▶ **Extracted data**
● ● ● ● ●
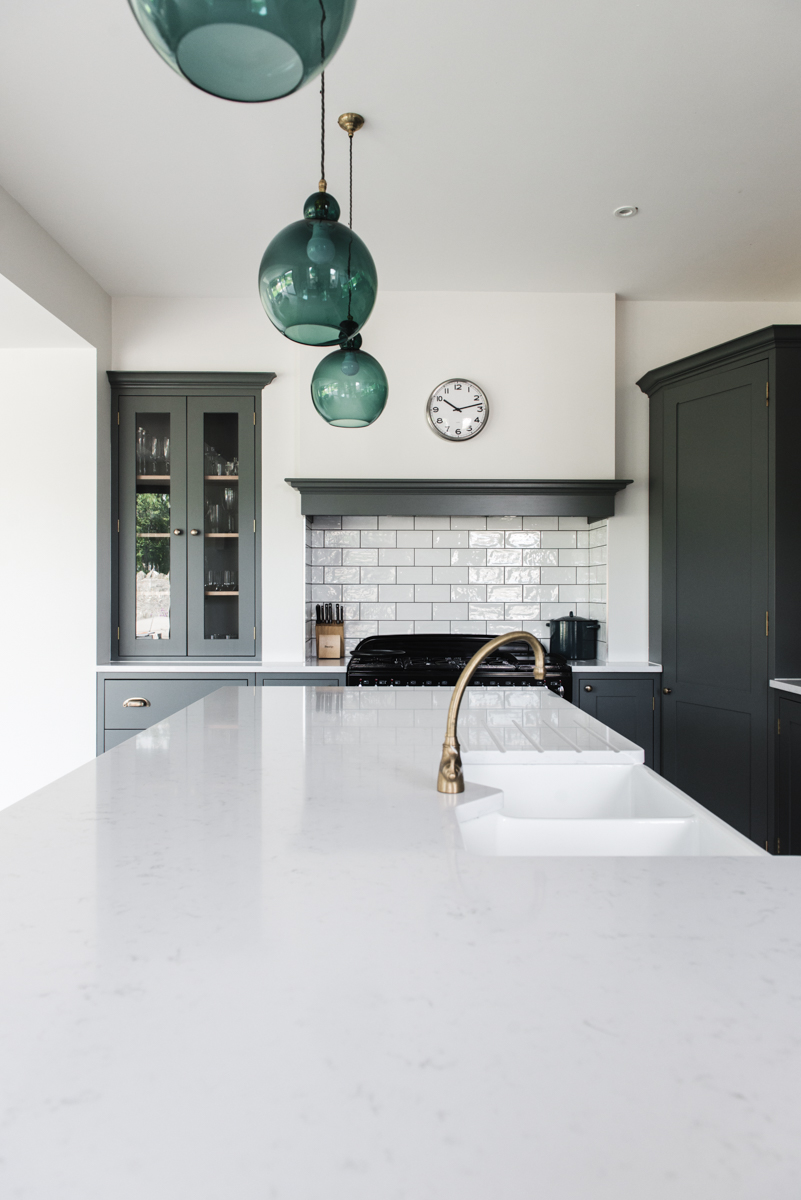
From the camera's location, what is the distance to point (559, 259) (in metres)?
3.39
● ● ● ● ●
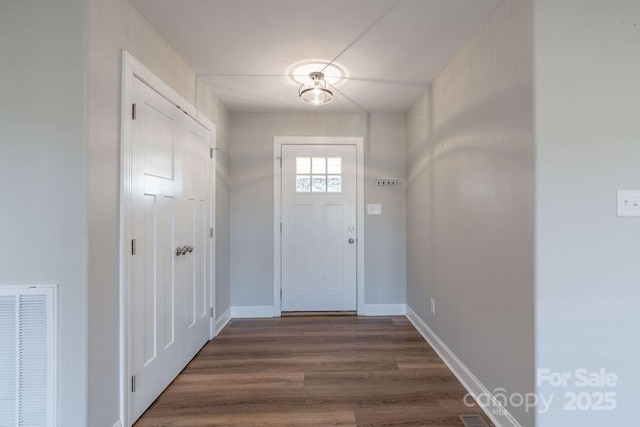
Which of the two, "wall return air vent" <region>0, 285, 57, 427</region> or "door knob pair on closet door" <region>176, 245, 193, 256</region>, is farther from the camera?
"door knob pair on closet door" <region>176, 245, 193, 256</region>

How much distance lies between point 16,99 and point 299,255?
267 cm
● ● ● ● ●
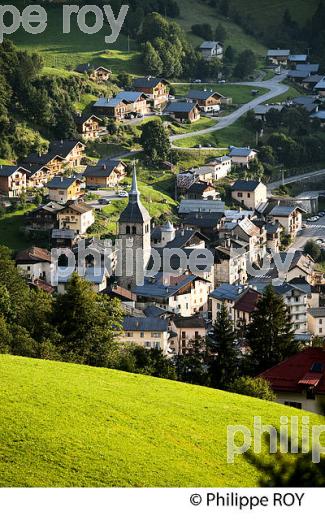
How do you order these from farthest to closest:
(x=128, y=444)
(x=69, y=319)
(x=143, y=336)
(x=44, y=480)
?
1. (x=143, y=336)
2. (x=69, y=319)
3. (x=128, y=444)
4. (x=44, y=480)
● ● ● ● ●
▶ **Stated problem**
Copy the data starting at the line containing "How do you order" and ending with the line containing "4. (x=44, y=480)", swapping "closest" for "nearest" and leaving everything else as it is.

▶ **Solution for this exercise**
How do you order these from farthest to nearest:
(x=128, y=444)
(x=69, y=319)
(x=143, y=336)
(x=44, y=480)
?
1. (x=143, y=336)
2. (x=69, y=319)
3. (x=128, y=444)
4. (x=44, y=480)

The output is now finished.